College of Information Science & Technology, Beijing University of Chemical Technology, Beijing 100029, China.
Sensors (Basel). 2022 Aug 23;22(17):6344. doi: 10.3390/s22176344.
This paper reports a study that aims to solve the problem of the weak adaptability to angle transformation of current monocular depth estimation algorithms. These algorithms are based on convolutional neural networks (CNNs) but produce results lacking in estimation accuracy and robustness. The paper proposes a lightweight network based on convolution and capsule feature fusion (CNNapsule). First, the paper introduces a fusion block module that integrates CNN features and matrix capsule features to improve the adaptability of the network to perspective transformations. The fusion and deconvolution features are fused through skip connections to generate a depth image. In addition, the corresponding loss function is designed according to the long-tail distribution, gradient similarity, and structural similarity of the datasets. Finally, the results are compared with the methods applied to the NYU Depth V2 and KITTI datasets and show that our proposed method has better accuracy on the C1 and C2 indices and a better visual effect than traditional methods and deep learning methods without transfer learning. The number of trainable parameters required by this method is 65% lower than that required by methods presented in the literature. The generalization of this method is verified via the comparative testing of the data collected from the internet and mobile phones.
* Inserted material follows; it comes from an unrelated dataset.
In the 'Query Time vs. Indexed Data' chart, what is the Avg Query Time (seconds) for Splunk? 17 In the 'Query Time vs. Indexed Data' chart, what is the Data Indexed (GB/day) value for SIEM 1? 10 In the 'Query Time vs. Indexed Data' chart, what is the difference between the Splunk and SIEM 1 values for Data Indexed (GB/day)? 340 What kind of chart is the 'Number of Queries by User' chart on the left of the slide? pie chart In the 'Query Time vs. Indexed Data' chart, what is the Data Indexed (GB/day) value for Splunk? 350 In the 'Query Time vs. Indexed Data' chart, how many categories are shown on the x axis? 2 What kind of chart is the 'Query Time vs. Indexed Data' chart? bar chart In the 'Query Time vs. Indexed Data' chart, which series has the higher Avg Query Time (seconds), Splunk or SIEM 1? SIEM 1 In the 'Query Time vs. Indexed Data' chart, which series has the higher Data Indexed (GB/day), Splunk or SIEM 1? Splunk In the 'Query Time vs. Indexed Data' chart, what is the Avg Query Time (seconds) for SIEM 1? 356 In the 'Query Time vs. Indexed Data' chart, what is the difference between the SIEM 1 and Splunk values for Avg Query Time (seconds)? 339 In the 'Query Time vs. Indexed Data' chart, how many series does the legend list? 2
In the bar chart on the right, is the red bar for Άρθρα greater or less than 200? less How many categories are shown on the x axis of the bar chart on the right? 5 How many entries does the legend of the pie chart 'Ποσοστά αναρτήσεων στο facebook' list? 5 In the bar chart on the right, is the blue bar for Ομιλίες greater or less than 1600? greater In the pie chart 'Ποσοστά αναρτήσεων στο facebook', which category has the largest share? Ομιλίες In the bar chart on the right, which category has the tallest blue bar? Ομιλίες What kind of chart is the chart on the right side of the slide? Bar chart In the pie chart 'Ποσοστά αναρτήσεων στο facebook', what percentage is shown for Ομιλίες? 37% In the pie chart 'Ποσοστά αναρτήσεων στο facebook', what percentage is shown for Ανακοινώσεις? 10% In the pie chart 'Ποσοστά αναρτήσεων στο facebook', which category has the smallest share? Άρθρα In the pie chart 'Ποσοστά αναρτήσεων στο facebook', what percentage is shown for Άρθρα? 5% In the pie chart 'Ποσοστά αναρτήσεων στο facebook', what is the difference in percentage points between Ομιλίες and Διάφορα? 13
本文报道了一项研究,旨在解决当前单目深度估计算法对角度变换的弱适应性问题。这些算法基于卷积神经网络(CNN),但产生的结果在估计精度和鲁棒性方面存在不足。本文提出了一种基于卷积和胶囊特征融合的轻量级网络(CNNapsule)。首先,本文引入了一个融合块模块,该模块集成了 CNN 特征和矩阵胶囊特征,以提高网络对透视变换的适应性。融合和反卷积特征通过跳过连接进行融合,以生成深度图像。此外,根据数据集的长尾分布、梯度相似性和结构相似性设计了相应的损失函数。最后,将结果与应用于 NYU Depth V2 和 KITTI 数据集的方法进行比较,结果表明,与传统方法和不进行迁移学习的深度学习方法相比,我们提出的方法在 C1 和 C2 指标上具有更好的准确性和更好的视觉效果。该方法所需的可训练参数数量比文献中提出的方法低 65%。通过对从互联网和手机收集的数据进行比较测试,验证了该方法的泛化能力。